Phrases like these acknowledge the incredible diversity of India, but the truth is that the current politics of ethno-nationalism is hardly tolerant of differences. Often, it demands homogeneity through campaigns like “One nation, one language”, and bandies around broad terms like “Indian culture”.
But religions, like languages in India, are many and one need not prevail over the others for a nation to be united. In Religious Tolerance: A History, Sharma tries to demonstrate this point over and over again with examples from the major faith systems of the world. The book is an important addition to Sharma’s formidable scholarship in the area, and timely too, considering the sway of majoritarian forces the world over.
The book is divided into three main parts: “The Abrahamic Religious Traditions’, which deals with Judaism, Christianity and Islam, “The Indic Religious Traditions”, which covers Hinduism, Buddhism, Jainism and Sikhism, and “The East Asian Religious Traditions”, which looks at Confucianism, Daoism and Shintoism. Each section is appended by a chapter that offers an overview of the faith group and is useful for those who may not want to get into the specifics.

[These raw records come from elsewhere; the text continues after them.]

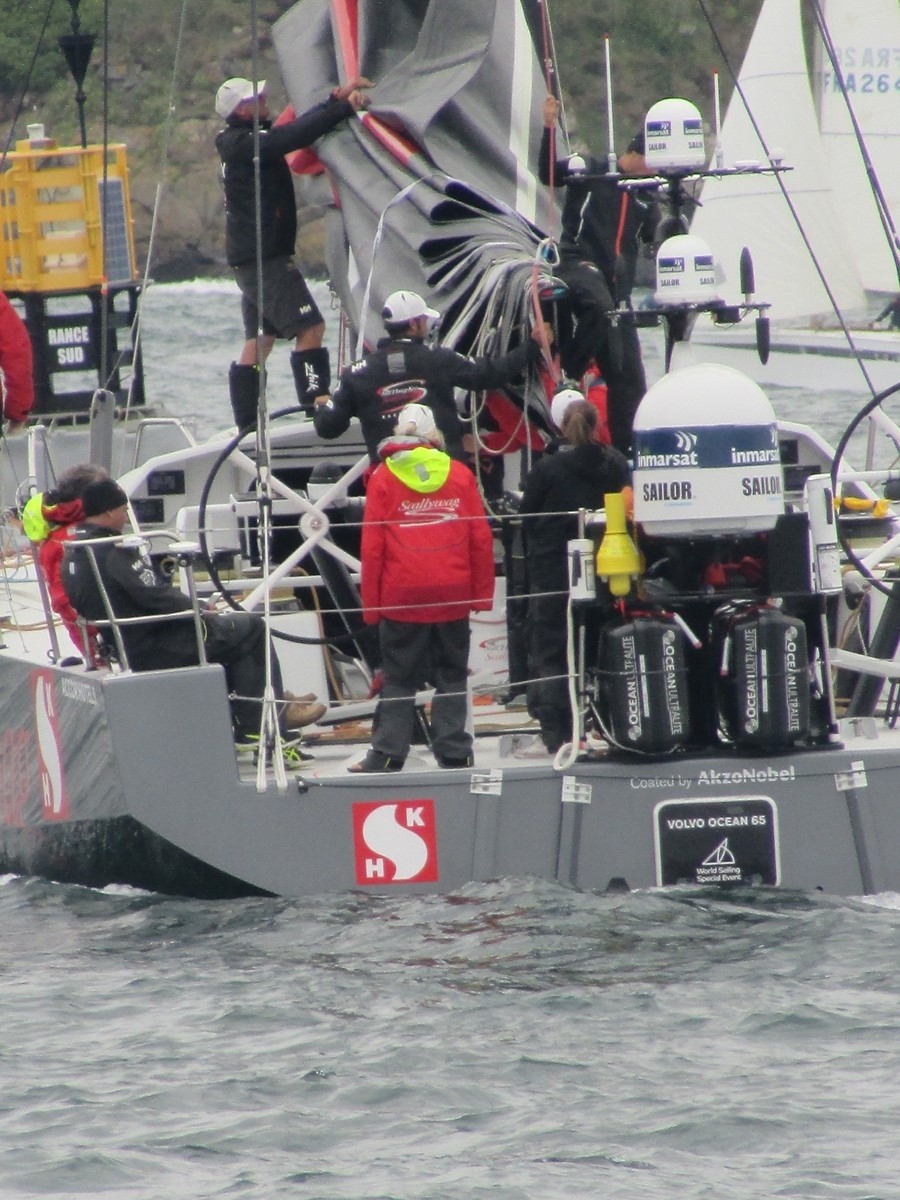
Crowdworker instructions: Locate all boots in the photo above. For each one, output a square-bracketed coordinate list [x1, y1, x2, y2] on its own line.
[228, 361, 269, 434]
[290, 348, 338, 421]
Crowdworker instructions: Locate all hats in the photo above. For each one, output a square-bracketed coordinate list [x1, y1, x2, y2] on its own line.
[551, 390, 585, 428]
[83, 478, 128, 515]
[398, 403, 435, 436]
[382, 290, 440, 322]
[215, 78, 266, 119]
[627, 129, 646, 154]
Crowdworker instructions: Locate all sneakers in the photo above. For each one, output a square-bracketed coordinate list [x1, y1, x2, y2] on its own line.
[234, 716, 302, 752]
[252, 747, 317, 769]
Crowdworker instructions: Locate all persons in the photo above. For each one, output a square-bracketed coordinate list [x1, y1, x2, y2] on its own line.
[38, 465, 327, 769]
[534, 92, 661, 469]
[312, 288, 631, 773]
[0, 290, 34, 438]
[214, 76, 374, 439]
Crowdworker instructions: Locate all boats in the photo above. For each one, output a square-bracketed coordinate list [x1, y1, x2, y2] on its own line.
[0, 0, 899, 909]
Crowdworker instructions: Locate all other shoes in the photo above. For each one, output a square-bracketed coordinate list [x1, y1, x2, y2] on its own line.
[283, 691, 316, 704]
[347, 755, 400, 773]
[437, 755, 474, 768]
[284, 704, 326, 728]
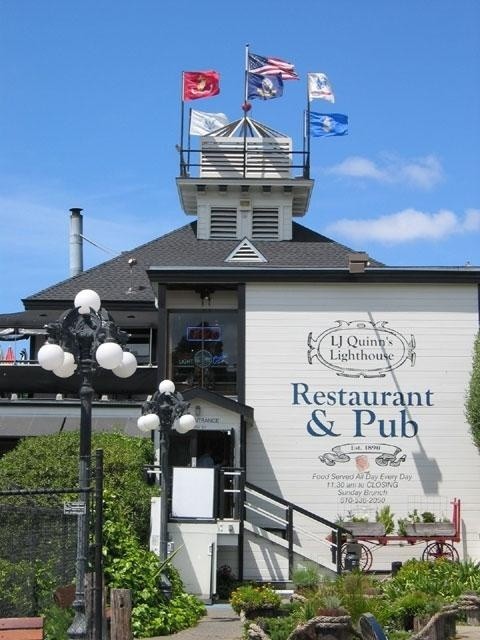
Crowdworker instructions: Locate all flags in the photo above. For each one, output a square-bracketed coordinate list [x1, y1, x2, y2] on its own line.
[248, 51, 300, 80]
[306, 109, 348, 138]
[307, 71, 336, 104]
[183, 70, 220, 101]
[247, 71, 284, 100]
[189, 108, 229, 137]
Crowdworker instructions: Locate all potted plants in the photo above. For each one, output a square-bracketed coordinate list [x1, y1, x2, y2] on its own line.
[334, 501, 395, 536]
[398, 509, 455, 536]
[229, 556, 480, 640]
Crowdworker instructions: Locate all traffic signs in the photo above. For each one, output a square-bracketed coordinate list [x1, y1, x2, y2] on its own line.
[63, 501, 86, 515]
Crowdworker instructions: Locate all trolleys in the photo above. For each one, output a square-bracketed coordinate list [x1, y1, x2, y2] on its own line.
[325, 495, 470, 576]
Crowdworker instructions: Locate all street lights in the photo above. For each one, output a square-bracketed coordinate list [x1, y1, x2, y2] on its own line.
[33, 283, 146, 638]
[131, 373, 197, 606]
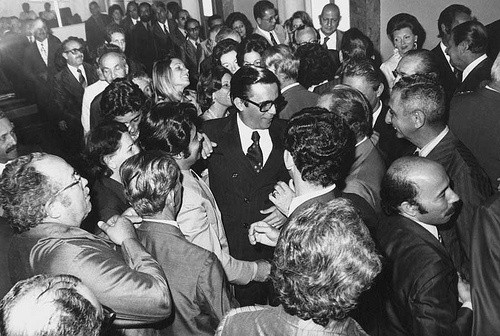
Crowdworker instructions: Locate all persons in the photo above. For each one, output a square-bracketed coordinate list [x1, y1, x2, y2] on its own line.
[0, 1, 500, 336]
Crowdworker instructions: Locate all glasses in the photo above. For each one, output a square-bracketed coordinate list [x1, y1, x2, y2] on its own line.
[179, 16, 190, 20]
[239, 96, 284, 112]
[52, 170, 82, 196]
[262, 15, 279, 22]
[392, 70, 410, 78]
[66, 47, 86, 54]
[243, 59, 261, 68]
[92, 64, 101, 70]
[189, 26, 200, 32]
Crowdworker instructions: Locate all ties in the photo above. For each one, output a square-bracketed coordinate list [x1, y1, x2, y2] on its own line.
[413, 151, 420, 157]
[40, 44, 48, 66]
[270, 32, 278, 46]
[185, 31, 187, 35]
[136, 19, 140, 24]
[322, 37, 330, 50]
[77, 69, 86, 88]
[163, 24, 168, 34]
[195, 40, 198, 46]
[245, 131, 263, 174]
[146, 22, 150, 31]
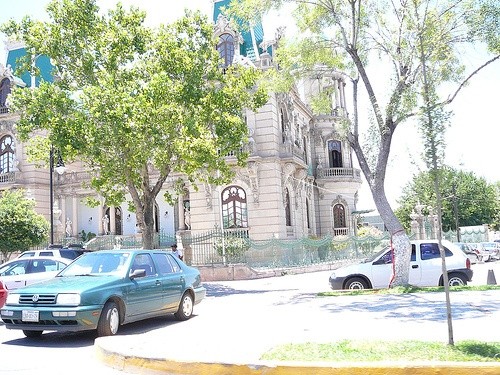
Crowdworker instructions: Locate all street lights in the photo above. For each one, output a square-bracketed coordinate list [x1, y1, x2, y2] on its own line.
[48, 143, 65, 248]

Sharma writes the respective histories of these faiths using a framework popular among scholars of religion. This framework comprises a triad of approaches that exist in all religions – exclusivism, inclusivism and pluralism. Exclusivism is when a religion asserts that it is uniquely valuable and is intolerant of other faiths; inclusivism is when a religion makes space for the practices of other faiths in its vicinity while maintaining that it is the truest one; and pluralism is when a faith recognises that the next one is as good as itself.
The potential for pluralism
Citing from scripture and history, Sharma shows how every religion has all three tendencies. A useful example would be that of Islam, which is largely thought to be an orthodox and fundamentalist religion in a post 9/11 world. Indeed, the Quran’s sword verse (9:5) and provision for punishing apostasy by death are infamous.
By Urmi Chanda.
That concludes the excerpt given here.